> [What you have to do] Check each line of the listing for the string "studies". Copy those where it appears.

[Opening Input data section]

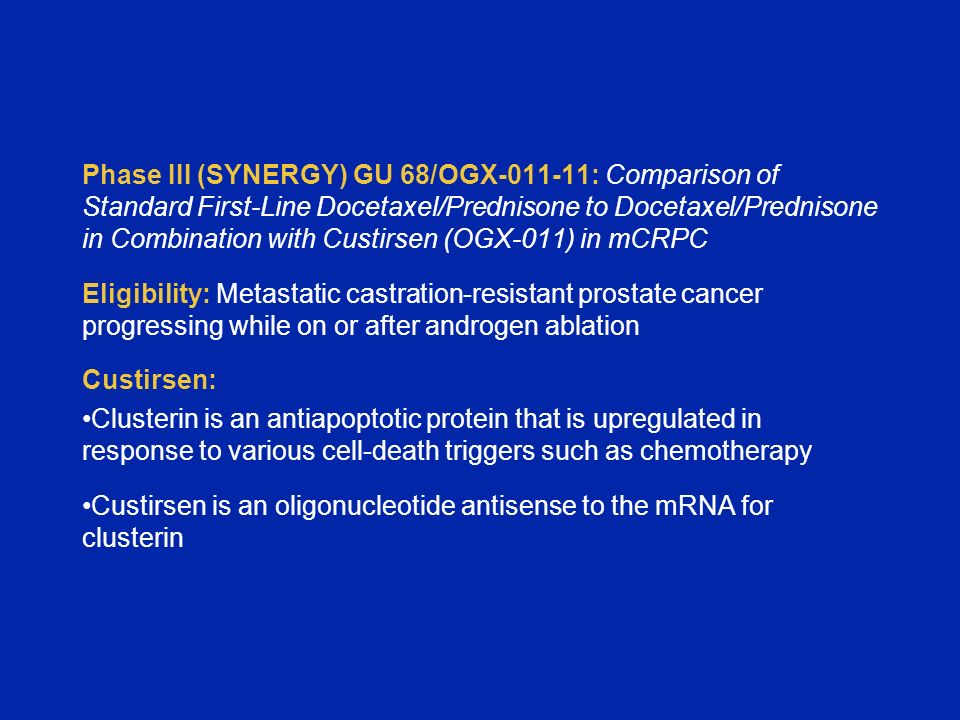 Phase III (SYNERGY) GU 68/OGX-011-11: Comparison of Standard First-Line Docetaxel/Prednisone to Docetaxel/Prednisone in Combination with Custirsen (OGX-011) in mCRPC

Eligibility: Metastatic castration-resistant prostate cancer progressing while on or after androgen ablation

Custirsen:

•Clusterin is an antiapoptotic protein that is upregulated in response to various cell-death triggers such as chemotherapy

•Custirsen is an oligonucleotide antisense to the mRNA for clusterin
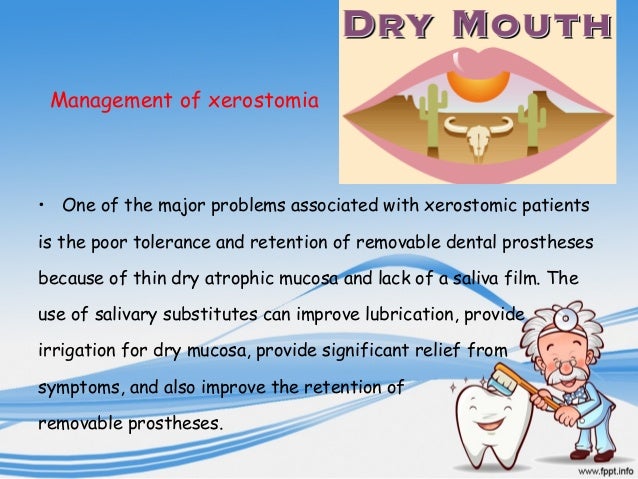 DRY MOUTH

Management of xerostomia

• One of the major problems associated with xerostomic patients is the poor tolerance and retention of removable dental prostheses because of thin dry atrophic mucosa and lack of a saliva film. The use of salivary substitutes can improve lubrication, provide irrigation for dry mucosa, provide significant relief from symptoms, and also improve the retention of removable prostheses.

www.fppt.info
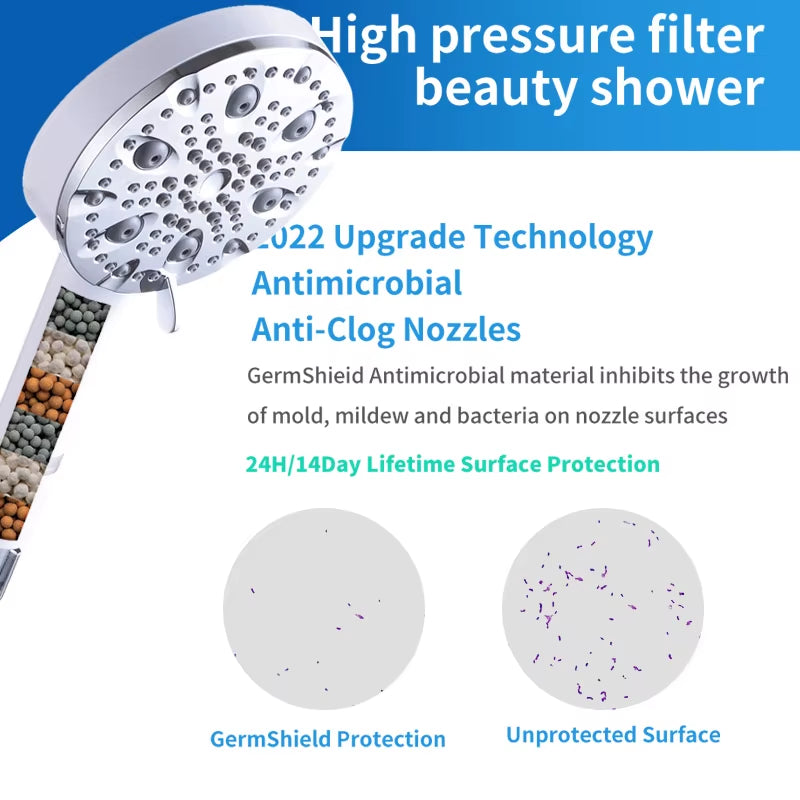 High pressure filter beauty shower

2022 Upgrade Technology Antimicrobial Anti-Clog Nozzles

GermShieid Antimicrobial material inhibits the growth of mold, mildew and bacteria on nozzle surfaces

24H/14Day Lifetime Surface Protection

GermShield Protection

Unprotected Surface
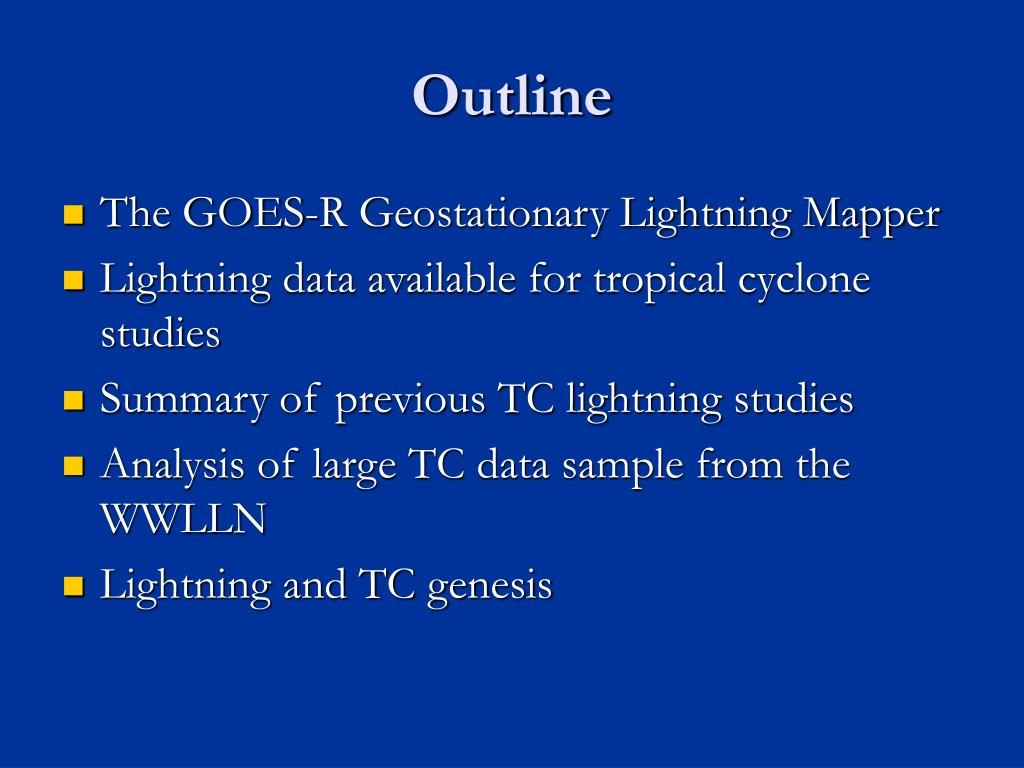 Outline

- The GOES-R Geostationary Lightning Mapper
- Lightning data available for tropical cyclone studies
- Summary of previous TC lightning studies
- Analysis of large TC data sample from the WWLLN
- Lightning and TC genesis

[Closing Input data section]

> [Solution to this exercise]
- Lightning data available for tropical cyclone studies
- Summary of previous TC lightning studies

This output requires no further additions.